Saturday, July 20, marked the 50th anniversary of the first moon landing by the crew of the Apollo 11 mission. Three short years later, in 1972, the Apollo 17 mission would mark the last manned expedition to the moon. This is all common knowledge. What you may not know, however, is that when NASA launched the astronauts into space in December of that year, they sent a little bit of eastern Kentucky to the moon with them.
As they were planning for Apollo 17, the space agency contracted with Ashland Oil to produce the RP1 rocket fuel that would power the rockets that would propel the astronauts into space – 950,000 gallons of it, according to the internal company magazine. What they didn't know was that a sample of the highly refined kerosene would end up in a garage in Grayson for the next 47 years.
Donald P. Malone was a young chemical engineer at Ashland Oil at the time, explained his son Donald M. Malone – also a chemical engineer – when a sample of the fuel was sent to his father, likely for analysis. It was then that the senior Malone, realizing the historical significance of the fuel, likely bottled his sample of it. When his father passed, the younger Malone knew that he wanted to retrieve the sample and keep it safe.
"What this actually is is RP 1, which is what it says right here," Malone explained, pointing out the label his father placed on the sample bottle. "That stands for rocket propellant 1. It's the grade of fuel, just like JP 1 is jet propellant 1... this is a spec of fuel. RP 1, just like JP 1, JP 3 and JP 8, are different refined grades of, basically, kerosene. So it's highly refined kerosene."

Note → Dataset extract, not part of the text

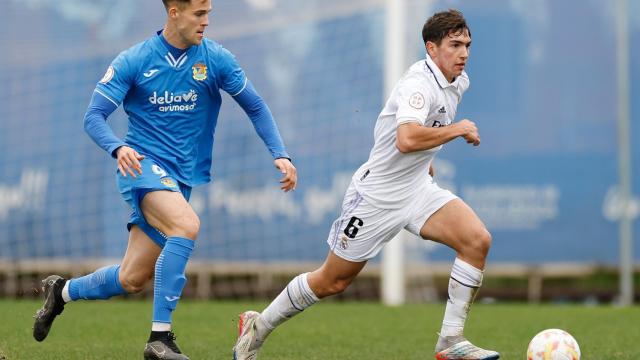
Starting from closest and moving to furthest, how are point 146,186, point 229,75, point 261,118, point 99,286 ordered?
point 146,186 → point 229,75 → point 261,118 → point 99,286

"The reason it's highly refined," he continued, "is that rockets take tremendous torture. You've seen the ice falling off a rocket when it takes off? So parts of a rocket engine are cryogenically cold, because of the liquid oxygen and the liquid hydrogen. So it's minus 300 Fahrenheit. But of course the business end of the rocket is all fire. So parts of a rocket engine are terribly hot. So you have to have a fuel that can both withstand great cold, and not solidify – because petroleum will freeze up if it gets cold enough – and a product that will resist great temperature. That's kind of the challenge from an engineering point of view. So Ashland, and a few other people, could meet that challenge, and they made this fuel that met that spec, and they called it RP 1."
"It's nothing that is going to blow up in your hand," he explained. "It would burn just fine in a kerosene heater. But it is really expensive, highly refined kerosene."
In a rocket engine the fuel is combined with liquid oxygen so that it burns at an even higher temperature, providing the immense thrust needed to break free from the earth's atmosphere. The liquid oxygen also provides the oxygen needed for the fuel to burn in the oxygen free vacuum of space.
"It burns with the explosive power you see in the picture," Malone said of the rocket fuel and oxygen mixture.
"My father worked for most of his career with Ashland Petroleum Corporation, Ashand Oil, and he was in research and development for most of that time," Malone continued. "While he did all his work for Ashland he had a lot of fun, he got to do a lot of strange and fun things, because Ashland was a very creative company as far as oil companies went. So they did strange and fun things, and where he was in the research end, he got to experience all those strange and fun things... In the process he got hold of samples of material, because he had to run the specs on them, things like that. So that's how he came to get this product was he probably, I imagine, is he was probably running the specs on it (to make sure it was refined enough for rocket use.) He obviously thought it was neat enough to save."
It wasn't the only thing he thought was neat enough to save. His son said that his garage was more akin to the laboratory of a mad scientist than a place to park your car, and it was known in the neighborhood that if you needed something unique, you should come see his father. When the younger Malone went to clean out the garage after his father's passing he sent some of the items he had stored there to the University of Kentucky for proper storage or disposal. But the rocket fuel came home with him.
"This fueled the first stage of the rocket, which is when you're seeing all the (fire) as it's taking off, the first two and a half minutes of lauch. This is what powered it. And Ashland Oil, right there in Cattletsburg, was what sent them to the moon, which is kind of a neat story in and of itself. So not only do I have a bottle of it, which is kind of neatly logoed, which makes a good (display piece) the story alone, that our local refinery, sent people to the moon (is worthwhile.) So not only does it fill up our cars to this day, but it sent astronauts to the moon. That's kind of a neat story."
But the family has yet another story that points out what kind of character Malone's father was. Malone pointed out that the bottle wasn't completely full any longer. About half of it had been used at various times in the past. According to the story his father told, he had used some of the rocket fuel to help light a charcoal grill when he was out of conventional lighter fluid.
Not only was this quite possibly the most expensive charcoal accelerant ever used to fuel a barbecue, but it burns so cleanly that it likely made burgers and hot dogs that were out of this world.